NASHVILLE, Tenn. (WJHL) – Officials with the Tennessee Department of Health said they will not issue data on COVID-19 cases and tests on Sunday due to an unplanned shutdown of the state surveillance system. TDH will resume daily provision of case counts and additional data once the system returns to full functionality and complete and accurate data can be provided.
TDH uses the National Electronic Disease Surveillance System Base System, known as NBS, developed by the Centers for Disease Control and Prevention to help local, state and territorial health departments manage reportable disease data and send it to CDC, the department explained in a press release Sunday.
This system houses data for all reportable diseases in Tennessee, including COVID-19, and is the system health department staff members use to perform public health case investigations, the release continued.
Due to an extremely high volume of both COVID-19 and other laboratory test results being reported, there have been recent intermittent backlogs of labs in queue to be imported into the NBS system. This issue is not unique to Tennessee, and is affecting all NBS jurisdictions, the release said.
The release detailed that the TDH team has been working closely with the NBS vendor and Tennessee State Government information technology support to quickly implement fixes that have been identified.
At around 2 a.m.
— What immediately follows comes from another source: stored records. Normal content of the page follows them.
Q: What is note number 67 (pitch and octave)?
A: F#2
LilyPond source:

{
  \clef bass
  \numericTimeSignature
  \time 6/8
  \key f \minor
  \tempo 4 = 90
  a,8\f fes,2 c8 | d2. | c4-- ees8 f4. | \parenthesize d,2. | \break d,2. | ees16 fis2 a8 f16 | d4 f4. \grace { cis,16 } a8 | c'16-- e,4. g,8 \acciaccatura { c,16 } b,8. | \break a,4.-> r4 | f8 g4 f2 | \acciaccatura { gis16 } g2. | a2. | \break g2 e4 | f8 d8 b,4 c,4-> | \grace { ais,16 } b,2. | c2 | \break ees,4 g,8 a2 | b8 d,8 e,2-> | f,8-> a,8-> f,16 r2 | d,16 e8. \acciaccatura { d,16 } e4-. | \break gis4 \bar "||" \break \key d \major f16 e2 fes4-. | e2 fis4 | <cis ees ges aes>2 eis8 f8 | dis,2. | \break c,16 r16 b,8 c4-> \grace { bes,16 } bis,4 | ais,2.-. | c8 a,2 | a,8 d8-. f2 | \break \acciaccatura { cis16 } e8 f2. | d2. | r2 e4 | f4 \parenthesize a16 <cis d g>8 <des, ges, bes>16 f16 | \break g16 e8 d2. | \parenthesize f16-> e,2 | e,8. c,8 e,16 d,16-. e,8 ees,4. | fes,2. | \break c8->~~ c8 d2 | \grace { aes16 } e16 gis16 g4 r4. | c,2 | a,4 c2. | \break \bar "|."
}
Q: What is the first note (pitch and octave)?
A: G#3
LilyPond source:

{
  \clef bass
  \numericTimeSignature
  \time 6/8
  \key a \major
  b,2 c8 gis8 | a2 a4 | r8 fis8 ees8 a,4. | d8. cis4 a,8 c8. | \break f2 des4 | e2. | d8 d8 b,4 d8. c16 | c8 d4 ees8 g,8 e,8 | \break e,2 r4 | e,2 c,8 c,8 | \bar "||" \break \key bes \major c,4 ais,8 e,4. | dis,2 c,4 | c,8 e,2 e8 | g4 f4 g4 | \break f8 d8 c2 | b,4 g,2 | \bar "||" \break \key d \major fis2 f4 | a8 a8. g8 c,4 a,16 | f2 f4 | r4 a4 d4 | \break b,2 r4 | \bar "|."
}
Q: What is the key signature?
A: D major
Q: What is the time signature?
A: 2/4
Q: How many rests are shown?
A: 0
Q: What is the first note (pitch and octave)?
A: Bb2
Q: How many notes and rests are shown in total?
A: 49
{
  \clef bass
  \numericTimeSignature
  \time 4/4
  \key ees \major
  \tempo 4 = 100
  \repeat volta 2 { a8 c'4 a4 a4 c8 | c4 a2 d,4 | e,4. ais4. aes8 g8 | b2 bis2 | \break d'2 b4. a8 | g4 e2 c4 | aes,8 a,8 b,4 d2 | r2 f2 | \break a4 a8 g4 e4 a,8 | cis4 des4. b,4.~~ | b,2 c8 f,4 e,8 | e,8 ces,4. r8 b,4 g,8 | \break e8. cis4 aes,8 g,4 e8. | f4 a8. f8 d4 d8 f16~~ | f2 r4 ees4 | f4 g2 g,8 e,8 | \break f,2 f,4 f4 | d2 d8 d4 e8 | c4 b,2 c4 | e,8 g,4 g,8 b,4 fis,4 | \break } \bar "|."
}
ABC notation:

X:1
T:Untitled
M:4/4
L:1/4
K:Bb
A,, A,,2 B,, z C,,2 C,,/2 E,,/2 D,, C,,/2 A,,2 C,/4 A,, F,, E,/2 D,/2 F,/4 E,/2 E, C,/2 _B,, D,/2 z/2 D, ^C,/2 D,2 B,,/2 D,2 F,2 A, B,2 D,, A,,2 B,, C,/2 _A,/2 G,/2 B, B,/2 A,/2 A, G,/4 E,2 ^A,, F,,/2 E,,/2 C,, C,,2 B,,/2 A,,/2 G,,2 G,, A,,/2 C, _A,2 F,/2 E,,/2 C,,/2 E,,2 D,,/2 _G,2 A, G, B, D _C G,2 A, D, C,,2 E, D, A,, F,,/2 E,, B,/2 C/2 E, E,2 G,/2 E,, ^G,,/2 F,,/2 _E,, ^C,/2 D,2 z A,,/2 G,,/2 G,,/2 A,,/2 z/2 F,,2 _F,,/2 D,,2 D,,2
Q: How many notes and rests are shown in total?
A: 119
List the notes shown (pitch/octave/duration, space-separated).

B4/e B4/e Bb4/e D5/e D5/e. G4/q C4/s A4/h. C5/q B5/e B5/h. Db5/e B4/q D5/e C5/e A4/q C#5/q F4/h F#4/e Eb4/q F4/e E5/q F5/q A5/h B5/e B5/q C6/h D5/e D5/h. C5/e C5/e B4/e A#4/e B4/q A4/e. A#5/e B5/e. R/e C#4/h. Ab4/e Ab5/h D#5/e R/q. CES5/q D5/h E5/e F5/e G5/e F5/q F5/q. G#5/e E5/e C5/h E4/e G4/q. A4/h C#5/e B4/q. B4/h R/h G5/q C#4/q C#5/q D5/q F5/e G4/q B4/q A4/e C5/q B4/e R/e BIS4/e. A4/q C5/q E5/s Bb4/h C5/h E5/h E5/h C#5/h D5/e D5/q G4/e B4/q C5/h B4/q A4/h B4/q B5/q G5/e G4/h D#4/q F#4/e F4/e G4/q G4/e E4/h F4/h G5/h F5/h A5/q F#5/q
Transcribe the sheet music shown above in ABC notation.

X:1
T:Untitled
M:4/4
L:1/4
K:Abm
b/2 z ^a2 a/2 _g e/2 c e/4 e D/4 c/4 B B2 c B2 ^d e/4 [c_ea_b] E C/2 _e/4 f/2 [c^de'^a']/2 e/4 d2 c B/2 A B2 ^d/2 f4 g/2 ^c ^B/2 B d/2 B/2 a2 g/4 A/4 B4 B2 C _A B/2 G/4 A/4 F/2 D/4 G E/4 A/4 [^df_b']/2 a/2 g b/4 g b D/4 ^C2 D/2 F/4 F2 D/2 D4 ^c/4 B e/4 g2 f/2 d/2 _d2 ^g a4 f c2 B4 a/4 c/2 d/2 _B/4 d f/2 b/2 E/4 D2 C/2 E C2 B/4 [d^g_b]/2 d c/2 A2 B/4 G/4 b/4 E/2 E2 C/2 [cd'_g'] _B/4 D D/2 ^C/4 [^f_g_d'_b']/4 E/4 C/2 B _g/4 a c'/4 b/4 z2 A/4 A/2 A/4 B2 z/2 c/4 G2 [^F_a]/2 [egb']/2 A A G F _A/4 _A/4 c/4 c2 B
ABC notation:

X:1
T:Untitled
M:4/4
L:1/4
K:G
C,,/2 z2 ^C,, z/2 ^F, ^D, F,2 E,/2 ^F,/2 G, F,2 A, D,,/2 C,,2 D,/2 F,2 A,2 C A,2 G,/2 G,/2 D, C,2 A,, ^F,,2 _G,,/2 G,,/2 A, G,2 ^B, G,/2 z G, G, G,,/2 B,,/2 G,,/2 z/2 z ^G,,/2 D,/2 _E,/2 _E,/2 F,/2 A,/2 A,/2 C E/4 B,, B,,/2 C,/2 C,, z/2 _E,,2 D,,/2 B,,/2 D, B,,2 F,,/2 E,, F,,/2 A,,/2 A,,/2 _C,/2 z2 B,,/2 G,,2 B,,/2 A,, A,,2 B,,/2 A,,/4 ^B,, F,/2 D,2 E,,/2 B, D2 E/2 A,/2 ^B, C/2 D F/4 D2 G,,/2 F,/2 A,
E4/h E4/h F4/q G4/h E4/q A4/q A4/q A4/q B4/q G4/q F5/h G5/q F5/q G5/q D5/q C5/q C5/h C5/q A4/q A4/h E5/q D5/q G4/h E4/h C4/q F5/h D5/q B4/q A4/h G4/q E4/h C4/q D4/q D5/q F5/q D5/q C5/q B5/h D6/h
Central Time on Sunday, TDH officials said the element of NBS that imports laboratory results encountered an unplanned shutdown. This issue was corrected by TDH and state information technology teams, and laboratory imports to NBS were restarted by 11 a.m. CT.
Due to the ongoing backlog and this unplanned shutdown, a limited number of COVID-19 test results were imported into NBS in the last 24 hours, the release added. TDH will not release updated COVID-19 numbers Sunday since the department’s data is incomplete. This will also affect the state health department’s metropolitan health department partners and their data updates Monday.
These technical issues may cause a delay in local public health officials contacting people recently diagnosed with COVID-19.
TDH urges those recently tested to consult information online or contact local health departments if you were recently diagnosed with COVID-19 and have questions about next steps.